▶ [Provided text]:
4 Western Governors Head Back to the Drawing Board for Salmon

by Rocky Barker
The Idaho Statesman, June 5, 2001

Breaching not likely to be part of plan they will give White House

Josh Jackson, 13, from Lapwai, shows off his catch Sunday. Josh was fishing with his dad, Tracey, along the bank of a small creek that flows into the Salmon River in Riggins. Two years ago, the Clinton administration adopted a plan to restore 12 runs of endangered salmon and steelhead and take management of the Columbia River basin from a federal judge and return it to state, federal and tribal governments.

On May 7, U.S. District Judge James Redden in Portland threw out the plan and gave the Bush administration a year to rewrite it. Once again, the Pacific Northwest had been thrown into a state of uncertainty by the Endangered Species Act, the fate of its rivers and fish to be decided by a judge.

▶ [Raw records]:
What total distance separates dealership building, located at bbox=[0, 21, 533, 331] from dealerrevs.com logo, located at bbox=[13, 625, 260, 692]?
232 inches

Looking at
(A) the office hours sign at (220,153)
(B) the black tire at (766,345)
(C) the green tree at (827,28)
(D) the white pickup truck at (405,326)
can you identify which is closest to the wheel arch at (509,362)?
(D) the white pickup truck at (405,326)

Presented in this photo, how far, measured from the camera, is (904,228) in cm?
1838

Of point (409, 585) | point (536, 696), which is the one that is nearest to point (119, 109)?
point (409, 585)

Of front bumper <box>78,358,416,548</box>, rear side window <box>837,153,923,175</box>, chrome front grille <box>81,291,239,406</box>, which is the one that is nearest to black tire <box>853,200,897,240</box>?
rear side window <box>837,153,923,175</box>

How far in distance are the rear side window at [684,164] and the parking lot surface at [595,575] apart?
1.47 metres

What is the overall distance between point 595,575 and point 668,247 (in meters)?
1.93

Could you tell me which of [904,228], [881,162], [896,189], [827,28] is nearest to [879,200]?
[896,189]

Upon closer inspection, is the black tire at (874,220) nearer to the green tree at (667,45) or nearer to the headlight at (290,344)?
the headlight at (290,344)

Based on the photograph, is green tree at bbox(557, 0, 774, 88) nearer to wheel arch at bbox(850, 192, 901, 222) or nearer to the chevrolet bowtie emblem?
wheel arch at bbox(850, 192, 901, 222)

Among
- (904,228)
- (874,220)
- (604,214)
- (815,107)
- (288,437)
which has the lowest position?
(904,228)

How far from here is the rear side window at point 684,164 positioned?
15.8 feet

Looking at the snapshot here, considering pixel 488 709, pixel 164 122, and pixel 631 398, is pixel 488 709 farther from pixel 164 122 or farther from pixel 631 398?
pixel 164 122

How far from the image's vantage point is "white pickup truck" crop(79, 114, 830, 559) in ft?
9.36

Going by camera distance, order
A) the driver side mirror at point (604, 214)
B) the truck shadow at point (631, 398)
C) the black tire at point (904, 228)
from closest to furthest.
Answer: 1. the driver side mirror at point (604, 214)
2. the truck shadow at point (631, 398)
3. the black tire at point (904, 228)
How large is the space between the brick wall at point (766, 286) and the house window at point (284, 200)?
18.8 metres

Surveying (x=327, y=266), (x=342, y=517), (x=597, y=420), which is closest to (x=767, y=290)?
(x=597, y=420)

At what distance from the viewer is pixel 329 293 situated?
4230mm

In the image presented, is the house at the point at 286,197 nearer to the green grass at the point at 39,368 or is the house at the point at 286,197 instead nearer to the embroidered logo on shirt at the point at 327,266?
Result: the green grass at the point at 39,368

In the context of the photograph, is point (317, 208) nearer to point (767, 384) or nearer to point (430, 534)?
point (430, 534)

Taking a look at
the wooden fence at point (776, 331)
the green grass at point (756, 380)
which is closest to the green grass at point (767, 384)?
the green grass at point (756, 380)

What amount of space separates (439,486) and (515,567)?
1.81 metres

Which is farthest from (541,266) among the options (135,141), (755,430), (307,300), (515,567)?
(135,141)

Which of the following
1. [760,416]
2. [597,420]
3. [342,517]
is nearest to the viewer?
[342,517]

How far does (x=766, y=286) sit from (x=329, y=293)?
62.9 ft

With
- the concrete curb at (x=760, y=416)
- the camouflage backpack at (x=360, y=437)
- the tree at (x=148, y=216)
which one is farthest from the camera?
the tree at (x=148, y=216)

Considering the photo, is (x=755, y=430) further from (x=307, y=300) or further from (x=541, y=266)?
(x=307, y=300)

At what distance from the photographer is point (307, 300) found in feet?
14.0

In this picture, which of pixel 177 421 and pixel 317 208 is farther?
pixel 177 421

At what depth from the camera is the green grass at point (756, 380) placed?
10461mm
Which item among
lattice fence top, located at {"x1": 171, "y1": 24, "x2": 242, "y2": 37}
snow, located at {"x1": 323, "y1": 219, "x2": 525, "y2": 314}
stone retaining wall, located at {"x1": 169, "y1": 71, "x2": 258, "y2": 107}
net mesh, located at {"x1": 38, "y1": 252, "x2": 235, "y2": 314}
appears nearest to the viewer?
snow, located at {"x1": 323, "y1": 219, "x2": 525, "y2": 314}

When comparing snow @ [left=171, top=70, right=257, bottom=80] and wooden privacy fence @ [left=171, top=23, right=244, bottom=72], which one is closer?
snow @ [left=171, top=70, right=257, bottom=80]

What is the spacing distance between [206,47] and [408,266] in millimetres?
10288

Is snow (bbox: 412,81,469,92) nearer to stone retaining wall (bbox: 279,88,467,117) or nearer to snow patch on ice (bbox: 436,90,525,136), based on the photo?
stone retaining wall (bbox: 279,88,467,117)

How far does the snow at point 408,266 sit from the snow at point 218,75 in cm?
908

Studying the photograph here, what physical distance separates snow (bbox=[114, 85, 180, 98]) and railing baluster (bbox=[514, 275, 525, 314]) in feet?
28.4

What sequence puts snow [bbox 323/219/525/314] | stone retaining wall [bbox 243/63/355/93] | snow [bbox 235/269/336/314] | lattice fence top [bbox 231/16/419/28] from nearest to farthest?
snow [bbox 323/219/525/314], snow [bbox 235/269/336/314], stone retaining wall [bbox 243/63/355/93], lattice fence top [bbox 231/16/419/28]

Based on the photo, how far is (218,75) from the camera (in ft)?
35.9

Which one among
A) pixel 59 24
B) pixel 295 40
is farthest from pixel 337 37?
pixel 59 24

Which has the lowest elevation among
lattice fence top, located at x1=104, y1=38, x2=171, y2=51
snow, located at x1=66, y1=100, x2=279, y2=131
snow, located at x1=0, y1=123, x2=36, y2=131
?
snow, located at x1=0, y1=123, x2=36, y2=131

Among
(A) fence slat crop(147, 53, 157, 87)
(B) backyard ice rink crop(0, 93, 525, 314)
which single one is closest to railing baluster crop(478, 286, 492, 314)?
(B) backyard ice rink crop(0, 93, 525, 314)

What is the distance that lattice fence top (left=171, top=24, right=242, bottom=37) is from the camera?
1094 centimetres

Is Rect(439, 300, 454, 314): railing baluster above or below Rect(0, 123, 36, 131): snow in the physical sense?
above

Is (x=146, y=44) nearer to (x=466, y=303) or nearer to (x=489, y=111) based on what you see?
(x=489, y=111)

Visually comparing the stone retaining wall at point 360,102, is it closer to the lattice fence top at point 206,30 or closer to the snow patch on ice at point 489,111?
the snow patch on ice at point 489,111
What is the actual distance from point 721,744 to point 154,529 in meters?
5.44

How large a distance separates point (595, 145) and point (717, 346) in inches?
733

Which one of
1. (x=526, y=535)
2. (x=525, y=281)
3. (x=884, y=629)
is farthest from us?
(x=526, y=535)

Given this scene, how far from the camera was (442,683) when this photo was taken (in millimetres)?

▶ [Given task A]: Update the stretch of records from the line containing "What is the actual" through the end of the records, replacing "farthest" with "most distant" and keeping everything else the same.
▶ [Given task B]: Write the next part of the article on the Western governors and the salmon plan, starting after its last sentence.

▶ [Response A]:
What is the actual distance from point 721,744 to point 154,529 in meters?
5.44

How large a distance separates point (595, 145) and point (717, 346) in inches?
733

Which one of
1. (x=526, y=535)
2. (x=525, y=281)
3. (x=884, y=629)
is most distant from us?
(x=526, y=535)

Given this scene, how far from the camera was (442,683) when this photo was taken (in millimetres)?

▶ [Response B]:
The governors of Washington, Oregon and Montana will meet today in Boise with Idaho Gov. Dirk Kempthorne to discuss what they can do to help the Bush administration write a new plan that will meet the strict legal requirements of the Endangered Species Act, which has been called the most powerful environmental legislation ever written.

The environmentalists, commercial fishermen, American Indian tribes and sportsmen who brought the lawsuit say they won´t stop using the courts to pressure the region´s hydroelectric industry, irrigation farmers, barge shippers and others until the four federal dams on the lower Snake River in Washington are removed or the salmon runs are restored.

“We are committed to the tough side of what we have to do to keep this Northwest icon in existence,” said Pat Ford of Boise, executive director of Save Our Wild Salmon. “But we also want a solution that works for all of the people and the communities of the Northwest.”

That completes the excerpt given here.